Wall Street’s charismatic antagonist also took cues from Asher Edelman, a financier and major league art enthusiast. Another source of inspiration was arbiter Ivan Boesky, who confessed to illegal insider trading in 1986 and ended up in jail in 1988 (more about him later).

9. STONE’S FATHER WAS A STOCKBROKER.

A survivor of the Great Depression, Louis Stone had a huge influence on his cinematically-inclined son. “The main motivation to make Wall Street was my father,” the director admitted. “He always said there were no good business movies, because the businessman was always the villain.” In the end, Wall Street was dedicated to the elder Stone, who passed away two years before its release. 

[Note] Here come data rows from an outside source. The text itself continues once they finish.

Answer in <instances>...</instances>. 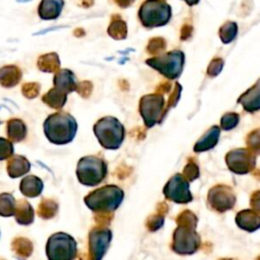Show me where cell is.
<instances>
[{
    "label": "cell",
    "mask_w": 260,
    "mask_h": 260,
    "mask_svg": "<svg viewBox=\"0 0 260 260\" xmlns=\"http://www.w3.org/2000/svg\"><path fill=\"white\" fill-rule=\"evenodd\" d=\"M41 91V84L39 82H25L21 85V93L28 100L36 99Z\"/></svg>",
    "instance_id": "obj_33"
},
{
    "label": "cell",
    "mask_w": 260,
    "mask_h": 260,
    "mask_svg": "<svg viewBox=\"0 0 260 260\" xmlns=\"http://www.w3.org/2000/svg\"><path fill=\"white\" fill-rule=\"evenodd\" d=\"M92 89H93L92 82H91V81H88V80H83V81L77 83L75 91H76L81 98L87 99V98L90 96V94H91V92H92Z\"/></svg>",
    "instance_id": "obj_40"
},
{
    "label": "cell",
    "mask_w": 260,
    "mask_h": 260,
    "mask_svg": "<svg viewBox=\"0 0 260 260\" xmlns=\"http://www.w3.org/2000/svg\"><path fill=\"white\" fill-rule=\"evenodd\" d=\"M240 122V115L236 112H229L225 113L220 119V129L230 131L237 127Z\"/></svg>",
    "instance_id": "obj_32"
},
{
    "label": "cell",
    "mask_w": 260,
    "mask_h": 260,
    "mask_svg": "<svg viewBox=\"0 0 260 260\" xmlns=\"http://www.w3.org/2000/svg\"><path fill=\"white\" fill-rule=\"evenodd\" d=\"M236 200L237 198L234 190L230 186L222 184L212 187L207 194L209 207L217 212H224L232 209Z\"/></svg>",
    "instance_id": "obj_12"
},
{
    "label": "cell",
    "mask_w": 260,
    "mask_h": 260,
    "mask_svg": "<svg viewBox=\"0 0 260 260\" xmlns=\"http://www.w3.org/2000/svg\"><path fill=\"white\" fill-rule=\"evenodd\" d=\"M60 58L57 53L51 52L41 55L38 58L37 66L39 70L46 73H55L60 69Z\"/></svg>",
    "instance_id": "obj_24"
},
{
    "label": "cell",
    "mask_w": 260,
    "mask_h": 260,
    "mask_svg": "<svg viewBox=\"0 0 260 260\" xmlns=\"http://www.w3.org/2000/svg\"><path fill=\"white\" fill-rule=\"evenodd\" d=\"M53 83L54 87L67 94L75 91L77 85L75 74L67 68L59 69L57 72H55V75L53 77Z\"/></svg>",
    "instance_id": "obj_15"
},
{
    "label": "cell",
    "mask_w": 260,
    "mask_h": 260,
    "mask_svg": "<svg viewBox=\"0 0 260 260\" xmlns=\"http://www.w3.org/2000/svg\"><path fill=\"white\" fill-rule=\"evenodd\" d=\"M93 4V0H82L81 1V5L83 7H89Z\"/></svg>",
    "instance_id": "obj_46"
},
{
    "label": "cell",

10. GEKKO’S BIG LINE IS NUMBER 57 ON THE AMERICAN FILM INSTITUTE’S TOP 100 MOVIE QUOTES LIST.

“Greed, for lack of a better word, is good” finished just ahead of “Keep your friends close, but your enemies closer” from The Godfather: Part II. Gekko might as well have been quoting Boesky: At a 1985 commencement address given at UC Berkeley, the trader said “Greed is all right, by the way. I want you to know that. I think greed is healthy. You can be greedy and still feel good about yourself.”

Newsweek later reported on the speech—and made a telling observation. “The strangest thing, when we come to look back,” the magazine argued, “will not just be that Ivan Boesky could say that at a business school graduation, but that it was greeted with laughter and applause.”